Other quotes from this book (same chapter):

"...Solzhenitsyn says: 'The commitment of free-thinking people to psychiatric hospitals is spiritual murder, it is another version of the gas chamber, but even more cruel: The sufferings of those being killed are more painful and more prolonged.' "

"...By labeling a dissenter insane, the KGB creates at least some doubt about the validity of his or her complaints. By subjecting some political dissenters to drug tortures in the asylums and inflicting on them permanent psychological or physiological damage, the KGB doubtless discourages dissent."

I used to read this book in the early stages of my dilemma, particularly after having undergone unusually cruel treatment, and reflect that it was like looking into a sort of frightening sociological mirror. Just substitute a more contemporary acronym for the letters "KGB."

Is this what our own society (supposed to be a pillar of democracy) has degenerated into?

Historically, the medical profession is interfaced with the public in such a position that societies that do employ torture and other totalitarian methods find it convenient to conscript it into service.

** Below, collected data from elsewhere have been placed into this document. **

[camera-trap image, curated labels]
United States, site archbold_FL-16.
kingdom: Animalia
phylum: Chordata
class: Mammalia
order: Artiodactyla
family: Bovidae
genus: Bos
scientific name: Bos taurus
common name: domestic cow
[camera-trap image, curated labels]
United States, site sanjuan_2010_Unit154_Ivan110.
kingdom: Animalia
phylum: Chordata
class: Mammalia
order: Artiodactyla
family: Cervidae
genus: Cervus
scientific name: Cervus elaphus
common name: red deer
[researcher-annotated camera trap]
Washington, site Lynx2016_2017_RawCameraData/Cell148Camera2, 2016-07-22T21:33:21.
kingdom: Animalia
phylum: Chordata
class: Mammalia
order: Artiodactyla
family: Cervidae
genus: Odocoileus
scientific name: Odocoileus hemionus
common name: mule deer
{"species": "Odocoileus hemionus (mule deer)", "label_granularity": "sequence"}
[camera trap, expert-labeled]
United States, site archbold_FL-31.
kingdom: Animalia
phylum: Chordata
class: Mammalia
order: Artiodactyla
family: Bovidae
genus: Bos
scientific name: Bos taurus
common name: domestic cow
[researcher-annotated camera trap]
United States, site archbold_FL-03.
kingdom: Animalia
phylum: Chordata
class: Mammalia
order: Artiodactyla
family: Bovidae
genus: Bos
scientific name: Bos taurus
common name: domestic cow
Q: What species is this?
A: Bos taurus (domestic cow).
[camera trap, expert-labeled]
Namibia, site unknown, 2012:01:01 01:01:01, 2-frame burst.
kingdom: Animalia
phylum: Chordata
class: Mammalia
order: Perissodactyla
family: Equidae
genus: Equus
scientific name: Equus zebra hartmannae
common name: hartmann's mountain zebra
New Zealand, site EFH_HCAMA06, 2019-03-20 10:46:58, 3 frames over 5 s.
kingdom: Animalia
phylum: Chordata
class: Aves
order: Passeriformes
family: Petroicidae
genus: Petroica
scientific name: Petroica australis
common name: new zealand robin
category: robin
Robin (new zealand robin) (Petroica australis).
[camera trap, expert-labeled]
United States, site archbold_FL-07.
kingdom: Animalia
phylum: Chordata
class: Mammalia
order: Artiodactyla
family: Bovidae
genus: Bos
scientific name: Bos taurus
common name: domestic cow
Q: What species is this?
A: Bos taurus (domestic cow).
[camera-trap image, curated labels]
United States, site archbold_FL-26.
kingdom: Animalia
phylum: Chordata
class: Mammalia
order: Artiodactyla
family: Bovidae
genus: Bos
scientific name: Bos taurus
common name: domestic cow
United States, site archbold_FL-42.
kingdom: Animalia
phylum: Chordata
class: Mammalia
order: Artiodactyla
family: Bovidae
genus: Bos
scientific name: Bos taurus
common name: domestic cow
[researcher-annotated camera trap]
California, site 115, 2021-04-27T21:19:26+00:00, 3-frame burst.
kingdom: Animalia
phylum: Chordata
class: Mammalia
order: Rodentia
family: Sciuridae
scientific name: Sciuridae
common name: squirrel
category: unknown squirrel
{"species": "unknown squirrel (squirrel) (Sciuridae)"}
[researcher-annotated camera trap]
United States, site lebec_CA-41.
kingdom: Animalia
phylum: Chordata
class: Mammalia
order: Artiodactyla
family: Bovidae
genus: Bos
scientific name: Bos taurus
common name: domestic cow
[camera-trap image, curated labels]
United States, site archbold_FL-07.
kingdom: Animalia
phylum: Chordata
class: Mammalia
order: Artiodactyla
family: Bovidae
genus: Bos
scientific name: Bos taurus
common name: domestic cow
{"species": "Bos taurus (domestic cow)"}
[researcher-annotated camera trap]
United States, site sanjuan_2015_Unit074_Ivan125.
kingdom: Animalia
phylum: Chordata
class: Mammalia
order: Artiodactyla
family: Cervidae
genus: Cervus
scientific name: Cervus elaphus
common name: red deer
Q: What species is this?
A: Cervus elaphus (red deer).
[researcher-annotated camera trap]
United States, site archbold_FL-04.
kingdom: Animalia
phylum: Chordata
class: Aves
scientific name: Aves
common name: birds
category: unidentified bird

The old truism, that those who cannot learn from history are doomed to repeat it, certainly applies here. I like this version of that truism, stated eloquently by Winston Churchill (House of Commons, May 2, 1935):  

“When the situation was manageable it was neglected, and now that it is thoroughly out of hand we apply too late the remedies which then might have effected a cure. There is nothing new in the story. It is as old as the sibylline books. It falls into that long, dismal catalogue of the fruitlessness of experience and the confirmed unteachability of mankind. Want of foresight, unwillingness to act when action would be simple and effective, lack of clear thinking, confusion of counsel until the emergency comes, until self-preservation strikes its jarring gong–these are the features which constitute the endless repetition of history.”

Postscript (10-10-16):
It is hardly surprising that psychiatry is able to provide a cover for these crimes. It likes to masquerade as a hard science akin to physical science or some other branches of medicine and biology, with a lot of official sounding language and terminology for various categories of disease. But in many cases the causality is not as well defined and determinate, like a microbe that can be examined under a microscope. One major critic of the scientific foundations of psychiatry was himself a psychiatrist, Dr. Thomas Szasz.  See Wikipedia entry at link
https://en.wikipedia.org/wiki/Thomas_Szasz.   There are even more scathing criticisms at
http://www.cchr.org/ and http://www.cchr.org/museum.html%23/museum/intro#/museum/intro.
That is not to say that society does not need means of dealing with dangerous persons who may have very severe deviations from the norm.